Sympathy for the Revenue

Given the bashing it has taken over the past couple of years, it might initially seem surprising that the Revenue is attracting anything other than hostility.

The financial press has been littered with stories of systems failures, unreliability and general frustration with the services it offers.

On electronic self-assessment, for instance, more seems to have gone wrong than right. Evidence of the need for changes to the e-filing system was available in spades at Sage Expo last month. At a round table hosted by Sage and Accountancy Age, Tim Wright, the Revenue’s product manager for e-services for agents, explained why e-filing matters. And why it should matter more to accountants. Putting a Revenue official in front of an audience of accountants with first-hand experience of e-filing problems makes words like ‘lamb’ and ‘slaughter’ leap to mind.

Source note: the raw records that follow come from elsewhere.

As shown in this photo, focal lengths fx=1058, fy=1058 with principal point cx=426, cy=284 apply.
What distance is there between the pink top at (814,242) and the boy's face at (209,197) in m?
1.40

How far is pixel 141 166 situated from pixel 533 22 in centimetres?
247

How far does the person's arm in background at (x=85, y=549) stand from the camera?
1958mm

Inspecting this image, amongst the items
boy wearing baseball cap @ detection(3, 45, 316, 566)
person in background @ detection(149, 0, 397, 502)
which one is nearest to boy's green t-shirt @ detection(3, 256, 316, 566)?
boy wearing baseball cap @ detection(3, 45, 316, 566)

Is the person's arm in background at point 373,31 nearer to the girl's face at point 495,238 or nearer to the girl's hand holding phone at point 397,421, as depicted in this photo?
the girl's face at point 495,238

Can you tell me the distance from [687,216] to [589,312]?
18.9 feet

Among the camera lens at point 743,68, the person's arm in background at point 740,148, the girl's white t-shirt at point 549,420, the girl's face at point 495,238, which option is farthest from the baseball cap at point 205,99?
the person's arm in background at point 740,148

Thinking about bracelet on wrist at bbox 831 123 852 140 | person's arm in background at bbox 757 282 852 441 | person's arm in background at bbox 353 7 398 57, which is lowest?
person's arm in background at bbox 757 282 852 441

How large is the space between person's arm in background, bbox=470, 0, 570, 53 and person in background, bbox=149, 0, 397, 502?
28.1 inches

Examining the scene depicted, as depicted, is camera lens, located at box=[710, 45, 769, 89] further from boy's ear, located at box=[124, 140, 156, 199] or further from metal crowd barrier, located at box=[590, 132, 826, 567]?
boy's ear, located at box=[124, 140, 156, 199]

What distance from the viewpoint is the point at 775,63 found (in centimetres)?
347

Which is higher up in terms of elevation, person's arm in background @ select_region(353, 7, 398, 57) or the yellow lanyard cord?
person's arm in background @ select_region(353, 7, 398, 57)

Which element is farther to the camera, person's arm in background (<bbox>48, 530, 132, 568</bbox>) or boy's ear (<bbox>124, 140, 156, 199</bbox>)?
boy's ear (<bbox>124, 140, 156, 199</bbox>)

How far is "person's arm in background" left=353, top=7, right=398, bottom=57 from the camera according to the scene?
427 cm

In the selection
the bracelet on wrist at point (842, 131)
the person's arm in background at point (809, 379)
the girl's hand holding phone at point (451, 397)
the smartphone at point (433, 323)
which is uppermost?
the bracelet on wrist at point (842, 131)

But Wright made a convincing case of how, while the Revenue itself needs to get its act together, accountants need to educate themselves and their clients about the benefits of electronic filing of tax returns. If the accountants attending the session are anything to go by, that education process will involve an uphill struggle. Only one of the 30 or so accountants in attendance had received requests to file returns electronically and there appeared to be little appetite to encourage take-up.

This lethargy comes at a time when the e-filing is on the increase. Some 165,000 self-assessment returns were filed electronically this year compared to 75,000 in the previous year. And 2,000 accountants currently use the electronic lodgement services to file tax returns.

The Revenue is also running a pilot with one large practice looking at the concept of an electronic filing cabinet where accountants, clients and taxmen can work together, exchanging and receiving data. But there will be no quick fix: almost one in three returns received by the Revenue is still ‘paper and pencil’. Hundreds of accountants are still not using IT to help run their practice.

Until that changes, electronic filing will remain an exception to the rule. And that means paying tax will be a slower process than it needs to be and one where more mistakes are made.